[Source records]
# # # # # # #

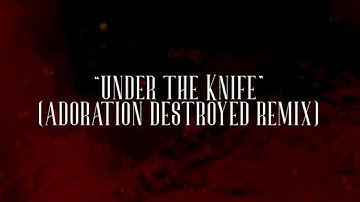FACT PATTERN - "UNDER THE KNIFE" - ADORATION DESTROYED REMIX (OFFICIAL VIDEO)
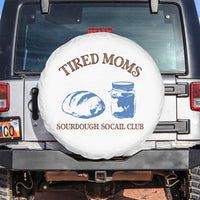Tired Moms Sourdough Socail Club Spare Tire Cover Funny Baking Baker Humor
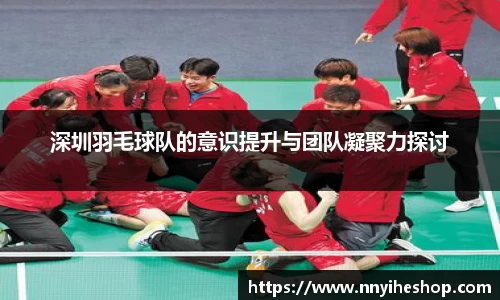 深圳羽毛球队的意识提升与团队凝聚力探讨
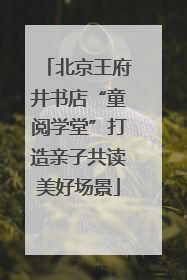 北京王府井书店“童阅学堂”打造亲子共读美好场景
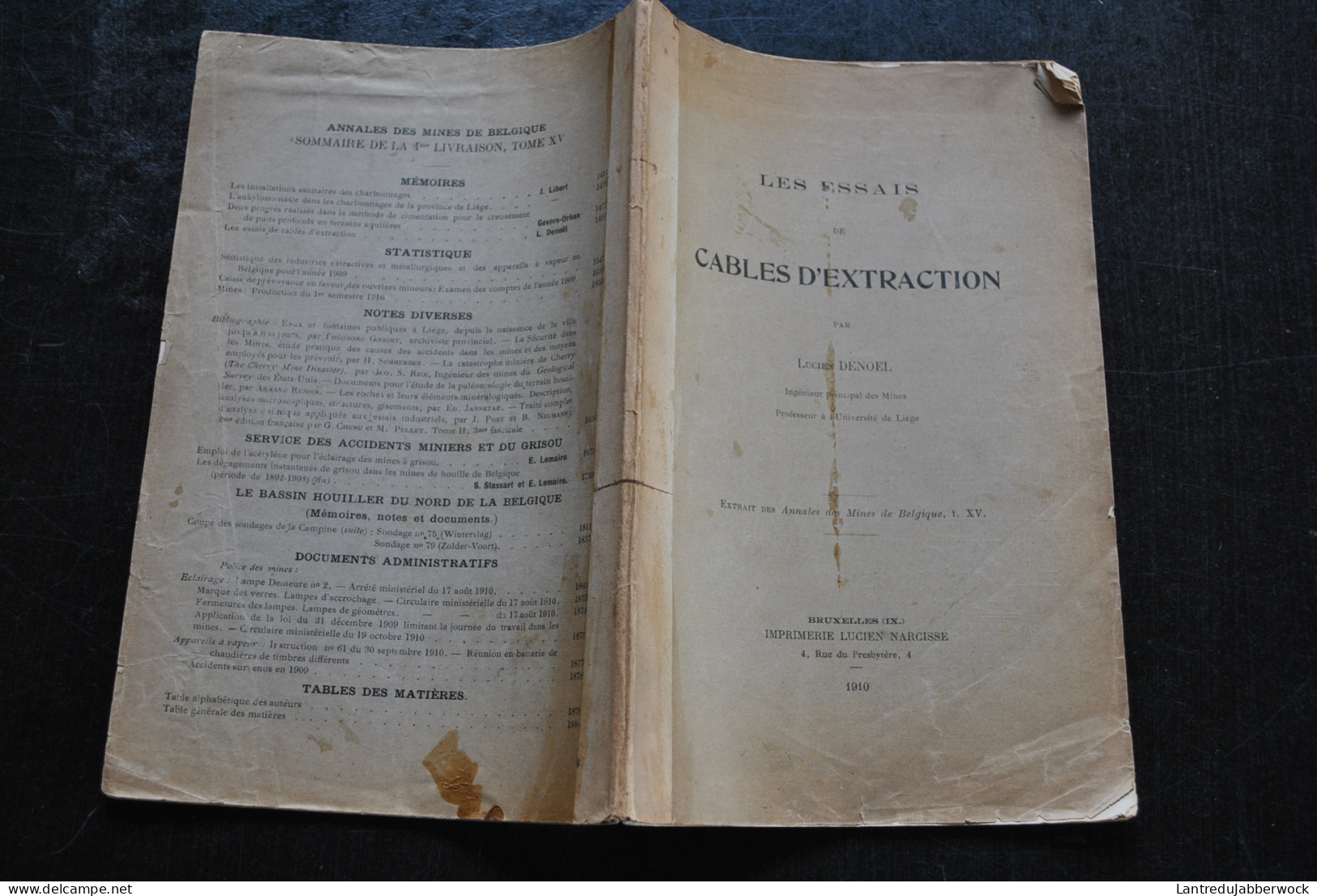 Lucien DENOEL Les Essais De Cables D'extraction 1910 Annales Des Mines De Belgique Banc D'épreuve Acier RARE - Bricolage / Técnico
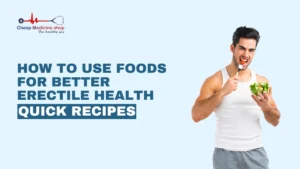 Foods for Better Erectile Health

# # # # # # #

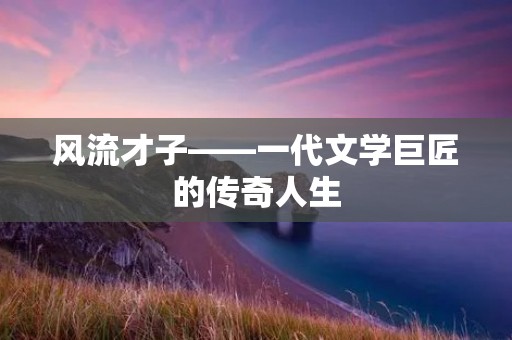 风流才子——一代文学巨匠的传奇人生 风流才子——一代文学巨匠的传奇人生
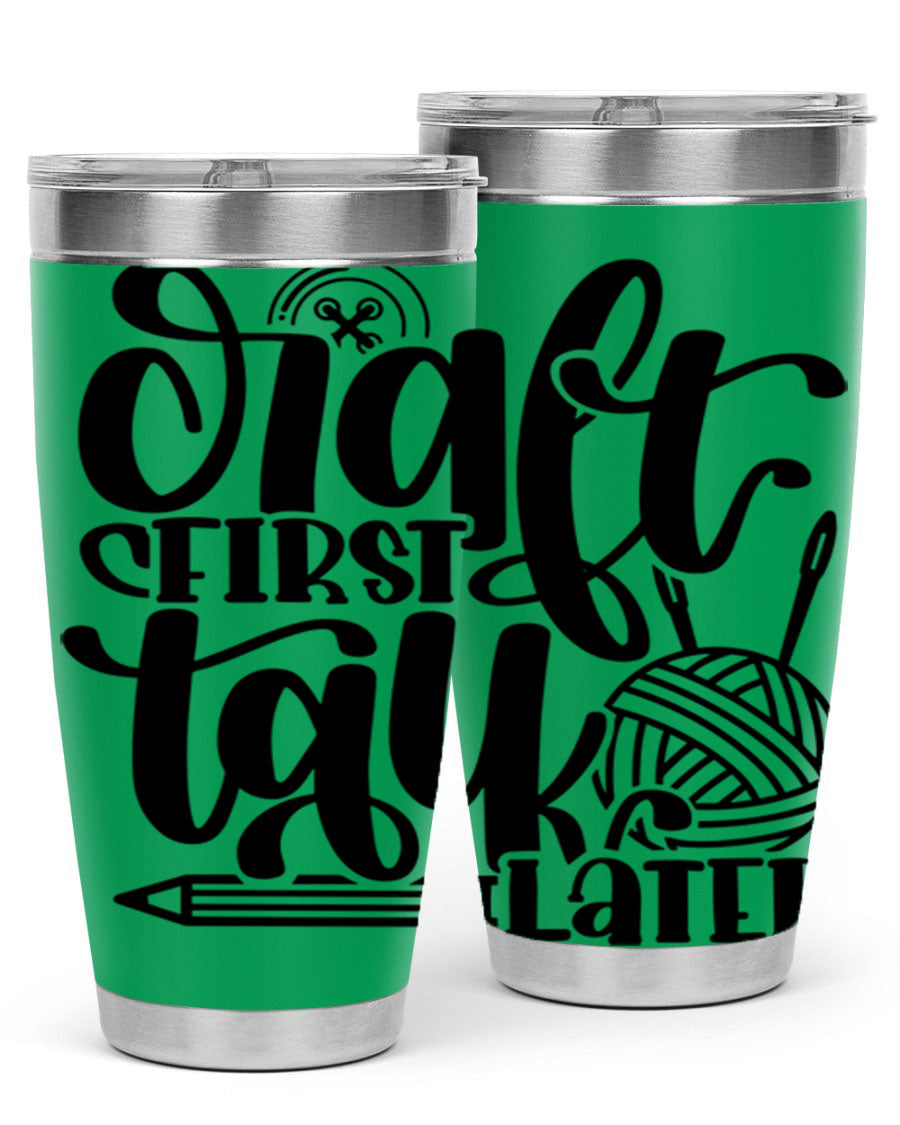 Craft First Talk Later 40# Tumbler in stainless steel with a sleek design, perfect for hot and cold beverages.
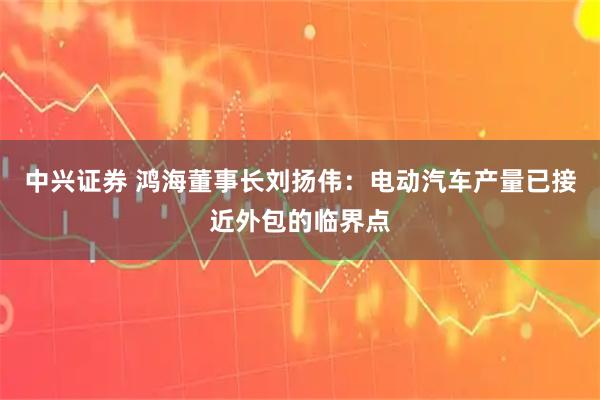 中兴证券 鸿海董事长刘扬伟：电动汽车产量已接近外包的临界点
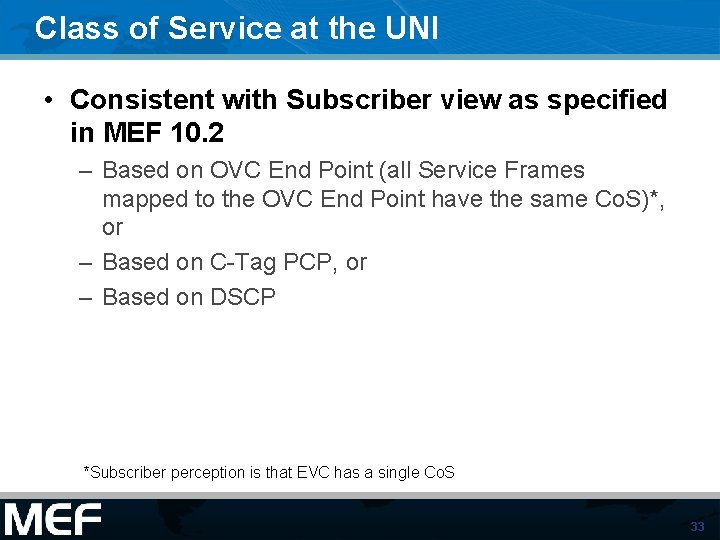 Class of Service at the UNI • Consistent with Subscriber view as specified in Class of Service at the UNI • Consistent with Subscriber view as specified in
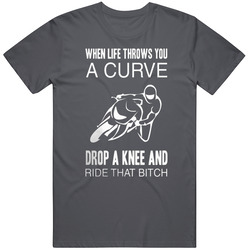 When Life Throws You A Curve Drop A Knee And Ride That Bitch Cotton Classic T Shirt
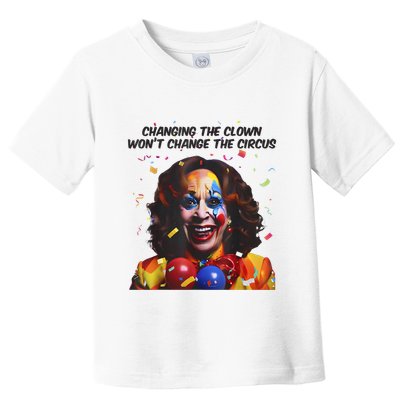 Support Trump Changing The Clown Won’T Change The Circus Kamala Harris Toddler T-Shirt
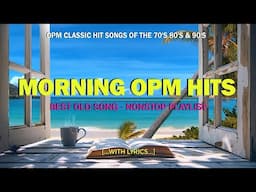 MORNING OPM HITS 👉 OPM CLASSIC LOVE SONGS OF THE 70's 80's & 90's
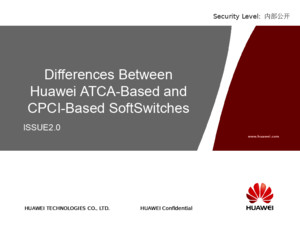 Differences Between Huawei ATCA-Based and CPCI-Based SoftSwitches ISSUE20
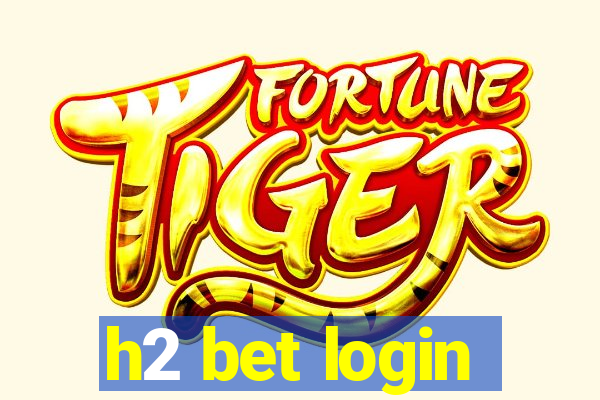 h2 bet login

# # # # # # #

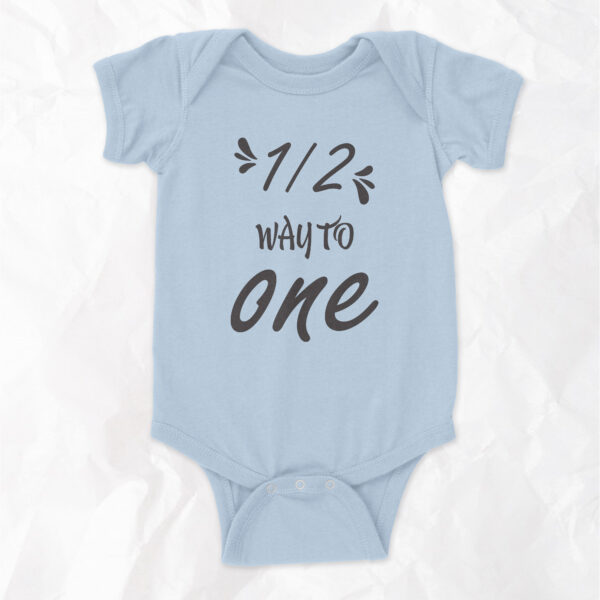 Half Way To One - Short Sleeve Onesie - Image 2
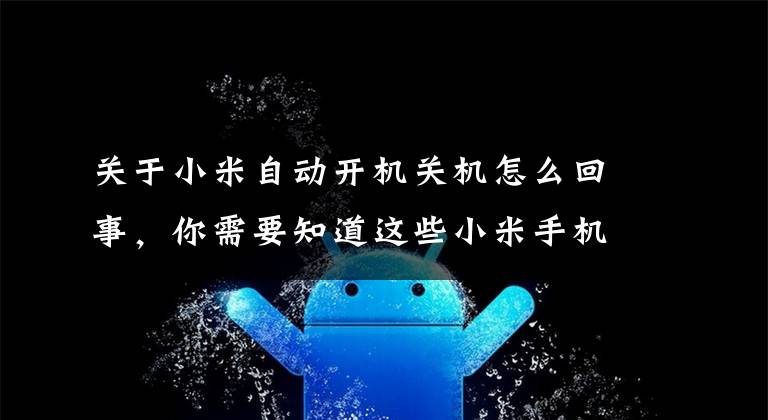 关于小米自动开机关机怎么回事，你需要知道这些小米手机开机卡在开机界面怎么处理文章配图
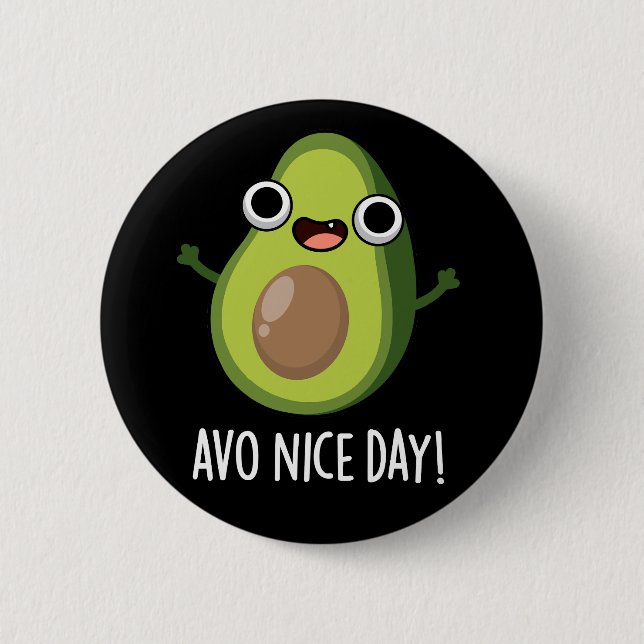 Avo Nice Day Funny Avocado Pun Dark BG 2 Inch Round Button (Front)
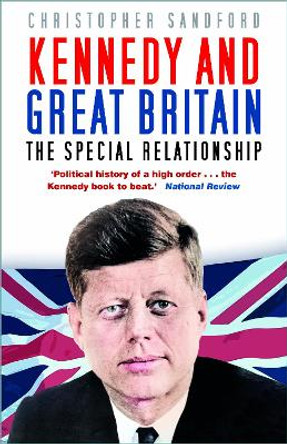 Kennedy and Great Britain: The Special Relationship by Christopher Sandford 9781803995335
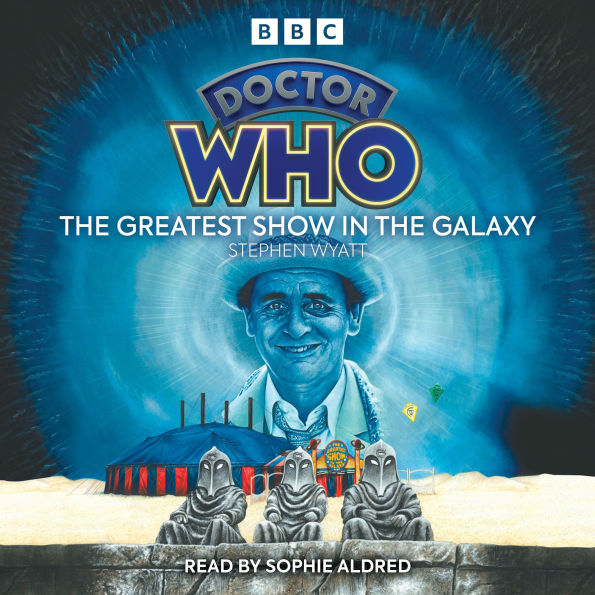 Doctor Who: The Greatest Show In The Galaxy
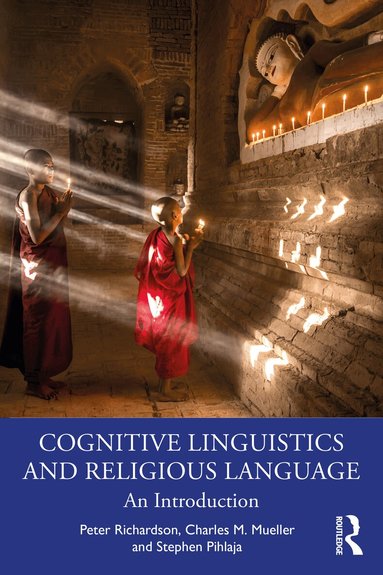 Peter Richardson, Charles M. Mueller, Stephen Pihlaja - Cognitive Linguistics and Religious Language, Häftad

# # # # # # #

*What needs to be done*:
Your task is to copy only the lines above starting at the one containing "Tired Moms Sourdough" and ending at the one containing "Foods for Better Erectile Health". Copy them exactly, both ends included, and omit the pictures.

*Response to the exercise*:
Tired Moms Sourdough Socail Club Spare Tire Cover Funny Baking Baker Humor
 深圳羽毛球队的意识提升与团队凝聚力探讨
 北京王府井书店“童阅学堂”打造亲子共读美好场景
 Lucien DENOEL Les Essais De Cables D'extraction 1910 Annales Des Mines De Belgique Banc D'épreuve Acier RARE - Bricolage / Técnico
 Foods for Better Erectile Health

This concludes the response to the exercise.